U.S. CMBS Delinquency Rate Continues to Drop, Trepp Data Shows

by Jeff Shaw

For the 18th time in 20 months, the delinquency rate for U.S. CMBS loans 30 days or more past due has decreased. The Trepp CMBS Delinquency Rate fell nine basis points from December to January to 5.66 percent. What’s more, the delinquency rate is now 159 basis points lower than it was in January 2014 when it stood at 7.25 percent

Across property types, lodging continues to be the best performing asset class, with a delinquency rate of 4.40 percent, down 37 basis points in January, according to New York-based Trepp, which closely tracks the CMBS industry.

The industrial delinquency rate saw the second-largest decrease last month, with a 35-basis-point drop to 7.2 percent. The office delinquency rate was the only major property type to increase in January, with a 10-basis-point increase to 6.18 percent.

Rate-By-Property-Type

CMBS loans that were previously delinquent but paid off either at par or with a loss totaled almost $1.2 billion in January, according to Trepp. Removing these previously distressed assets from the equation helped lower the rate down by 22 basis points. More than $500 million in loans were cured in January, which helped push delinquencies lower by 10 basis points.

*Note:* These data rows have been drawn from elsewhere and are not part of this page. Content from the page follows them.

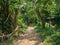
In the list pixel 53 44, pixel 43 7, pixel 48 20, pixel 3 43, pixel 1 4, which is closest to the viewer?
pixel 53 44

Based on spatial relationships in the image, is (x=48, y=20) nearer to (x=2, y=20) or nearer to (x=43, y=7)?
(x=43, y=7)

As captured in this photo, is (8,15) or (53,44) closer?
(53,44)

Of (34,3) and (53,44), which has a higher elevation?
(34,3)

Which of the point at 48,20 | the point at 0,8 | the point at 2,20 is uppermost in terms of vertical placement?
the point at 0,8

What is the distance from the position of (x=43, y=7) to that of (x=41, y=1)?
45.1 inches

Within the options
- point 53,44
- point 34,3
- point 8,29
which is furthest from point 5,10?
point 53,44

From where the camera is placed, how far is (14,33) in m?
11.8

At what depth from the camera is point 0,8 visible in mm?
11781

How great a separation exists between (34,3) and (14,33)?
8.77 feet

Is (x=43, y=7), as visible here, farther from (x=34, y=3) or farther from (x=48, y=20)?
(x=48, y=20)

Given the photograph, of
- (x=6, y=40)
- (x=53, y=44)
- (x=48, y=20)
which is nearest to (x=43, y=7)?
(x=48, y=20)

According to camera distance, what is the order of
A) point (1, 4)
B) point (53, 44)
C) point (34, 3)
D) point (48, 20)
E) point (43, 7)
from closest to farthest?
point (53, 44) → point (1, 4) → point (34, 3) → point (43, 7) → point (48, 20)

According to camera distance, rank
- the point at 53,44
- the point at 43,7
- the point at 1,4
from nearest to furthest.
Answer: the point at 53,44
the point at 1,4
the point at 43,7

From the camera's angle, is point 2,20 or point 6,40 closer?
point 6,40
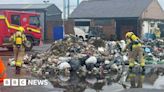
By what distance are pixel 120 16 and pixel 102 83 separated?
134ft

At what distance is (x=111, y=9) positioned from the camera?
193 ft

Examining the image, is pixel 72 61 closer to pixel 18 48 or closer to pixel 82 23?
pixel 18 48

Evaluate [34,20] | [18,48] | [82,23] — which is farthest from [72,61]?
[82,23]

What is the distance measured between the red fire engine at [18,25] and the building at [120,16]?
22069 mm

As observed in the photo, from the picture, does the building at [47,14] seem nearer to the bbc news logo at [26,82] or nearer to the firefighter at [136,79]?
the firefighter at [136,79]

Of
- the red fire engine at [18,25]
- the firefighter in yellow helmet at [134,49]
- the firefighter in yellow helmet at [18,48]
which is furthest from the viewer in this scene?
the red fire engine at [18,25]

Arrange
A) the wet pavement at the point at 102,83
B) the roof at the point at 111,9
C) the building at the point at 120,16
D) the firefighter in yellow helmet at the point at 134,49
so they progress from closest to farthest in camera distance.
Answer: the wet pavement at the point at 102,83
the firefighter in yellow helmet at the point at 134,49
the building at the point at 120,16
the roof at the point at 111,9

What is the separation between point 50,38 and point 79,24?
5075 millimetres

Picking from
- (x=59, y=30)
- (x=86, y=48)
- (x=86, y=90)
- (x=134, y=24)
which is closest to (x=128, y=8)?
(x=134, y=24)

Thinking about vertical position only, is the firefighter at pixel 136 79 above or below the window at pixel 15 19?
below

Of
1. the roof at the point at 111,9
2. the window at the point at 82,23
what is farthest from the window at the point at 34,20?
the window at the point at 82,23

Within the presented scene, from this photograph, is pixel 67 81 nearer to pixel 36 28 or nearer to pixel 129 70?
pixel 129 70

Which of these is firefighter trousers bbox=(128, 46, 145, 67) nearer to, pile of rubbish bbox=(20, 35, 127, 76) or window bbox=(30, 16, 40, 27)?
pile of rubbish bbox=(20, 35, 127, 76)

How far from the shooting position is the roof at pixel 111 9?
55.7 m
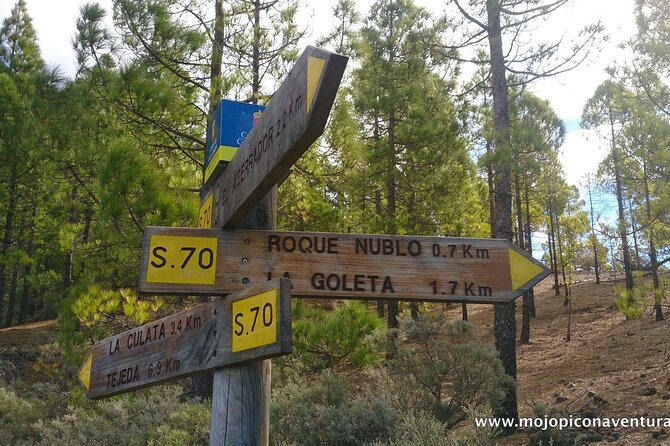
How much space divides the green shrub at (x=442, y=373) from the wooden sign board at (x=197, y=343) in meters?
4.87

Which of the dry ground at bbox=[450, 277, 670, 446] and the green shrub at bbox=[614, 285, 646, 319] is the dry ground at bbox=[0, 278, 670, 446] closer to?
the dry ground at bbox=[450, 277, 670, 446]

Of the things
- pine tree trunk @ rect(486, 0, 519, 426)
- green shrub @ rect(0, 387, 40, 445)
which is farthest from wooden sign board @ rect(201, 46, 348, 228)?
green shrub @ rect(0, 387, 40, 445)

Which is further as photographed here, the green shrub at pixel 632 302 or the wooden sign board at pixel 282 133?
the green shrub at pixel 632 302

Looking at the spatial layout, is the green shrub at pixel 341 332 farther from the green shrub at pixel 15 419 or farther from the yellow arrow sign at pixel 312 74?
the yellow arrow sign at pixel 312 74

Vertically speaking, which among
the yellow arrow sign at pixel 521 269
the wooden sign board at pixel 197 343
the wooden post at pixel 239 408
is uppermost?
the yellow arrow sign at pixel 521 269

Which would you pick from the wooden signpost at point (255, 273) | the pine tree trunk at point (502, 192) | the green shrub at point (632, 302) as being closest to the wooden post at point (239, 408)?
the wooden signpost at point (255, 273)

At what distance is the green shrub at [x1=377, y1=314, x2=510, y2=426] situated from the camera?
7016 millimetres

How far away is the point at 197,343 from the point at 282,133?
93cm

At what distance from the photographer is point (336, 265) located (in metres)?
1.96

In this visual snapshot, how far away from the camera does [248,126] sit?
2373mm

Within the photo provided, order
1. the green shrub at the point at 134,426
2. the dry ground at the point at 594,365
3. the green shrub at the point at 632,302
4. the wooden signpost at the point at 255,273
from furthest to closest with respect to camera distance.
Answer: the dry ground at the point at 594,365 → the green shrub at the point at 632,302 → the green shrub at the point at 134,426 → the wooden signpost at the point at 255,273

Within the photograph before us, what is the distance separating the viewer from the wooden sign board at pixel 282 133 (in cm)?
128

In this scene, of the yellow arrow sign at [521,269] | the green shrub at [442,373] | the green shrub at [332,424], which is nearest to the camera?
the yellow arrow sign at [521,269]

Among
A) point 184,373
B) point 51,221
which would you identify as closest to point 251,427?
point 184,373
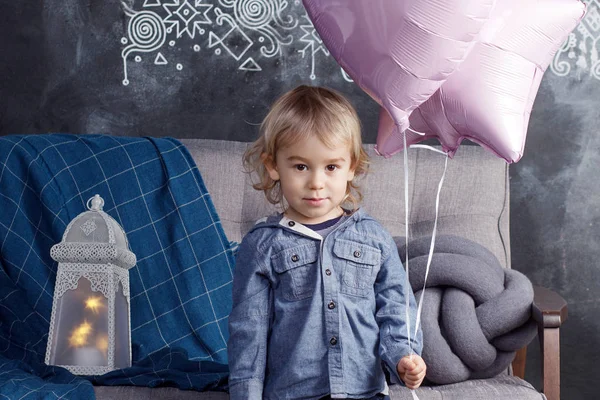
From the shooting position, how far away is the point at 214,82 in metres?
2.74

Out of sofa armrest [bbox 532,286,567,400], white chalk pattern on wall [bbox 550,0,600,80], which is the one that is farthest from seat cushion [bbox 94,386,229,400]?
white chalk pattern on wall [bbox 550,0,600,80]

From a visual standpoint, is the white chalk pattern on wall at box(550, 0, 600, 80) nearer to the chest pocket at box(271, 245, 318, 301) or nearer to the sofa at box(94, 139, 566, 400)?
the sofa at box(94, 139, 566, 400)

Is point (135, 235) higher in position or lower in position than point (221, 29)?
lower

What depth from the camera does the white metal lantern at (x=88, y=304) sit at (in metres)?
1.94

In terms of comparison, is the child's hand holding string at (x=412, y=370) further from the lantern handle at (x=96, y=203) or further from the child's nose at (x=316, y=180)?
the lantern handle at (x=96, y=203)

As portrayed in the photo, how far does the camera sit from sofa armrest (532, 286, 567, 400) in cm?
180

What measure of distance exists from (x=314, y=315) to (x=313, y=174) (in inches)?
9.3

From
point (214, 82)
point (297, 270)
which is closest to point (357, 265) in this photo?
point (297, 270)

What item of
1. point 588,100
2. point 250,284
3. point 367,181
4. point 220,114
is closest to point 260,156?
point 250,284

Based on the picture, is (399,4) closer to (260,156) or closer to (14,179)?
(260,156)

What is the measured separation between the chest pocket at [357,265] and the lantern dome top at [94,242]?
2.48 ft

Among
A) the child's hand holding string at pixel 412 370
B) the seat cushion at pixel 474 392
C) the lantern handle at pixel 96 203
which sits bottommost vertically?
the seat cushion at pixel 474 392

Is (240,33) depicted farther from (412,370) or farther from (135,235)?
(412,370)

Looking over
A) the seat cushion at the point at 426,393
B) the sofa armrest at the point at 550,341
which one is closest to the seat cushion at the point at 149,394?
the seat cushion at the point at 426,393
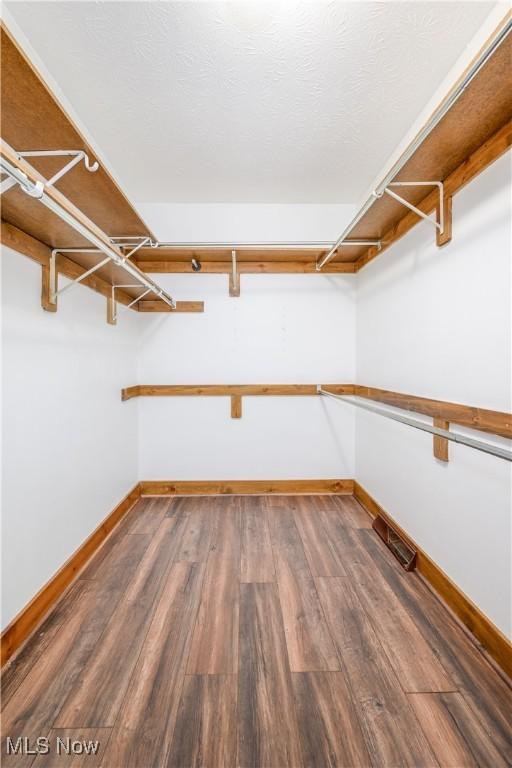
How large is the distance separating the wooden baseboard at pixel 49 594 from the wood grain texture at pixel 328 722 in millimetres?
1188

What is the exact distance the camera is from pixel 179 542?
2.24 metres

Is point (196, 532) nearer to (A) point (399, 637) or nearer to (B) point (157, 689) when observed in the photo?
(B) point (157, 689)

At the same time, $1.5 billion in loans became newly delinquent in January, which put 27 basis points of upward pressure on the rate. In addition, the Trepp CMBS universe grew by about $4 billion as a result of adding so-called new CMBS 3.0 deals. (Deals are added after they’ve been seasoned six months.

There are currently $29.9 billion in delinquent CMBS loans, about $300 million lower than in December. This number excludes loans that are past their balloon date but are current on their interest payments.

The percentage of loans seriously delinquent (60+ days delinquent, in foreclosure, REO, or non-performing balloons) is now 5.47 percent, 16 basis points lower for the month.

If defeased loans were taken out of the equation, the overall 30-day delinquency rate in January would be 5.96 percent — down nine basis points from December.

Seizing the Momentum

Meanwhile, CMBS lenders are brimming with confidence these days— and for good reason. There is a plethora of loans due to mature this year that will need refinancing, the 10-year Treasury yield continues to hover at or slightly below 2 percent, and spread volatility has been modest, according to Trepp.

These factors mean investors and issuers should remain busy for the foreseeable future. (CMBS industry experts emphasize that more than $300 billion in CMBS loans are due to mature from 2015-2017.)

“The issuance engine is kicking into gear after a few weeks interrupted by the CREFC (CRE Finance Council) conference in Miami and snowstorms in the Northeast,” says Trepp Senior Managing Director Manus Clancy.

Total U.S. CMBS issuance year-to-date as of early February 2015 was $7 billion, according to CREFC. For all of 2014, domestic CMBS issuance totaled $90 billion, up from $80 billion in 2013, a 12.5 percent annual increase. That upward trend is expected to continue this year.

“Trading volume is up while delinquencies and rates are down,” says Trepp Research Associate Joe McBride. “These are all good signs for continued strength in 2015.”